◆ WHAT IS REQUIRED ◆
Using the entries below, output exactly the line containing "How far from the camera" and all lines that follow it to the end.

** start **

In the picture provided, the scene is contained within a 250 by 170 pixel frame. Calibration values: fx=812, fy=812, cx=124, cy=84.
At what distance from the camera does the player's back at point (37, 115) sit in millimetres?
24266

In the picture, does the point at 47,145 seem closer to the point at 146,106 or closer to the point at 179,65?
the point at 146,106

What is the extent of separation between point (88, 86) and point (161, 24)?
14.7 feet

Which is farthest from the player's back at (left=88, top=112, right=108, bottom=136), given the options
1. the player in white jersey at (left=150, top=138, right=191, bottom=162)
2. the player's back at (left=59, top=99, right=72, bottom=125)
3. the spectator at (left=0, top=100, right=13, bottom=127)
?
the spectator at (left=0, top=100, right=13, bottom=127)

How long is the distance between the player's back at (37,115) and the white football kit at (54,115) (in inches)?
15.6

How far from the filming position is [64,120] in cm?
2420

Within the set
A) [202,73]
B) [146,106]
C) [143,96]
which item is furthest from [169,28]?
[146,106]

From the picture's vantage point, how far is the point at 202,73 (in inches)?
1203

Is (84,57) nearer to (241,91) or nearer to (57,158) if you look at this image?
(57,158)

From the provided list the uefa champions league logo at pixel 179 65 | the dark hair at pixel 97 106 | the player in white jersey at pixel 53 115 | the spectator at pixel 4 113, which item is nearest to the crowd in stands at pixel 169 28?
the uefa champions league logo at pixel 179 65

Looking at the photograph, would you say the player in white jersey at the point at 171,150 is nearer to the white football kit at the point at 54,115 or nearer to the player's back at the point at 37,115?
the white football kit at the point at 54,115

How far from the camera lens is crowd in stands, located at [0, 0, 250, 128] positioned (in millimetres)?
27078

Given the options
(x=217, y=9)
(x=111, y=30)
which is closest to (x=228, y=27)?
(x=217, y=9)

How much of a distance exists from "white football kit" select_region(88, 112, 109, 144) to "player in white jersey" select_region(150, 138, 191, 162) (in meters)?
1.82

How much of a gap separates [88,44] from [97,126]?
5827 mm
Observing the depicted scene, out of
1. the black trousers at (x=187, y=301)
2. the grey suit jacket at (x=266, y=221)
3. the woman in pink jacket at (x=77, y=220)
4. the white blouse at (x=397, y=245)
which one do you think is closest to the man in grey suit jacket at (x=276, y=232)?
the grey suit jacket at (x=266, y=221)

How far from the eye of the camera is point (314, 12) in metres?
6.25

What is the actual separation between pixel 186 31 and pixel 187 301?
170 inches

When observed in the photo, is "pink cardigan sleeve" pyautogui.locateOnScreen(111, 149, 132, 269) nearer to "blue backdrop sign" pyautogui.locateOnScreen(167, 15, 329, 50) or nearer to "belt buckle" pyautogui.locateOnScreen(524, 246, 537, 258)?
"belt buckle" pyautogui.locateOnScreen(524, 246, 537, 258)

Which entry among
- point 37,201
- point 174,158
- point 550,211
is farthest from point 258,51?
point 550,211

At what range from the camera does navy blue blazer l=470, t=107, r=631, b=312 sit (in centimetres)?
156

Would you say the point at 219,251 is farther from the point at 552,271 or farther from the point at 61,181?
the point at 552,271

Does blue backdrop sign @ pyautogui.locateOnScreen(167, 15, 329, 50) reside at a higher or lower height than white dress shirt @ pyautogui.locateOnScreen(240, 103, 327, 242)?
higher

** end **

◆ THE ANSWER ◆
How far from the camera lens is crowd in stands, located at [0, 0, 250, 128] positioned (in millimetres)?
27078

Given the options
(x=217, y=9)
(x=111, y=30)
which is closest to (x=228, y=27)?
(x=217, y=9)

How much of a distance exists from "white football kit" select_region(88, 112, 109, 144) to "player in white jersey" select_region(150, 138, 191, 162) (in meters)?
1.82

How much of a gap separates [88,44] from [97,126]?
5827 mm
Observing the depicted scene, out of
1. the black trousers at (x=187, y=301)
2. the grey suit jacket at (x=266, y=221)
3. the woman in pink jacket at (x=77, y=220)
4. the white blouse at (x=397, y=245)
which one do you think is closest to the man in grey suit jacket at (x=276, y=232)?
the grey suit jacket at (x=266, y=221)

How far from the eye of the camera is point (314, 12) in metres?
6.25

What is the actual separation between pixel 186 31 and pixel 187 301?
170 inches

When observed in the photo, is "pink cardigan sleeve" pyautogui.locateOnScreen(111, 149, 132, 269) nearer to "blue backdrop sign" pyautogui.locateOnScreen(167, 15, 329, 50) or nearer to "belt buckle" pyautogui.locateOnScreen(524, 246, 537, 258)?
"belt buckle" pyautogui.locateOnScreen(524, 246, 537, 258)

Which entry among
- point 37,201
- point 174,158
- point 550,211
is farthest from point 258,51?
point 550,211

At what range from the camera does navy blue blazer l=470, t=107, r=631, b=312 sit (in centimetres)?
156

Would you say the point at 219,251 is farther from the point at 552,271 or farther from the point at 61,181?
the point at 552,271

Does blue backdrop sign @ pyautogui.locateOnScreen(167, 15, 329, 50) reside at a higher or lower height than white dress shirt @ pyautogui.locateOnScreen(240, 103, 327, 242)?
higher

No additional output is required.